Mientras el hombre estaba allí tirado, pasaron por el lugar un sacerdote
y un levita del templo de Jerusalén. Pero en vez de ayudarlo, siguieron de
largo por otro lado.
Estos hombres habían sido elegidos para oficiar en el templo de Dios y
debían haber estado, como él, llenos de misericordia y bondad. Pero sus
corazones eran fríos y duros.
Después de un rato se acercó un samaritano. Los samaritanos eran
despreciados y odiados por los judíos, a tal punto que no les hubiesen
ayudado ni con un vaso de agua, ni con un bocado de pan. Pero el samaritano
no pensó en eso. Tampoco en los ladrones que podían estar aguardándolo.

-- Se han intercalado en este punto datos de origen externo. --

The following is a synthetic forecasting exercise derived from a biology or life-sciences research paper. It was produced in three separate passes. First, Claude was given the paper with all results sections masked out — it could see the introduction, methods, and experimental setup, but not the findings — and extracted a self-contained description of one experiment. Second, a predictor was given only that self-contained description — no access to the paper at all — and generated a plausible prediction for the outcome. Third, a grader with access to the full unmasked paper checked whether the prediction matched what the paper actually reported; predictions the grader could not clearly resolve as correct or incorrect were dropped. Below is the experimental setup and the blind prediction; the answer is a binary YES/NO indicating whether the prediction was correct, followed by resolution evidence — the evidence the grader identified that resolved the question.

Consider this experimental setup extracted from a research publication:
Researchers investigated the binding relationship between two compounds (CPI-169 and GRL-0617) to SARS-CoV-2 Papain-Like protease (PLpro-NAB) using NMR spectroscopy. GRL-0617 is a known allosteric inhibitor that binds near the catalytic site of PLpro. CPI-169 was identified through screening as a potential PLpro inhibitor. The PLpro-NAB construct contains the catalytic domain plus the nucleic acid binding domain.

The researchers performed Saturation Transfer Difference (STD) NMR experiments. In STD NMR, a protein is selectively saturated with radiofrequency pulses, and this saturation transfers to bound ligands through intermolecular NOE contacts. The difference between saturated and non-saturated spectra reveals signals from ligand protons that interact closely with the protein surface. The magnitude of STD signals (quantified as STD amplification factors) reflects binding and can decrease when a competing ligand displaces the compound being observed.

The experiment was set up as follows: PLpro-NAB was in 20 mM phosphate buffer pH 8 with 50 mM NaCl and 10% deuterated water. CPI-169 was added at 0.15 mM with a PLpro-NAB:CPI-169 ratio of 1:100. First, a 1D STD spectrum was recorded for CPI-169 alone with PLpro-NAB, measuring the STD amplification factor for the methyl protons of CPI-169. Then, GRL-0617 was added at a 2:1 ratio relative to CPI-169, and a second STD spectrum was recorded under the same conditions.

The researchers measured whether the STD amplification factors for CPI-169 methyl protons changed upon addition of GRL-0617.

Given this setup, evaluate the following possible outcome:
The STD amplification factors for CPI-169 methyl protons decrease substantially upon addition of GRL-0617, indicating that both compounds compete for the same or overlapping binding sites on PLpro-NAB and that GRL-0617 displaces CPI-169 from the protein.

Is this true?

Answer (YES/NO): YES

Allí estaba el extranjero, desangrándose y a punto de morir. Se despojó
de su propio manto y lo envolvió.
Le dio de beber su propio vino y puso aceite sobre sus heridas. Lo
subió a su cabalgadura, lo llevó a una posada y lo cuidó toda la noche.
A la mañana siguiente, antes de partir, pagó al posadero para que lo
cuidara hasta que se restableciese. Cuando Jesús terminó de contar la historia
se volvió hacia el doctor de la ley y le preguntó:
"¿Quién, pues, de estos tres te parece que fue el prójimo del que cayó
en manos de los ladrones?"
El doctor de la ley respondió: "El que usó de misericordia con él".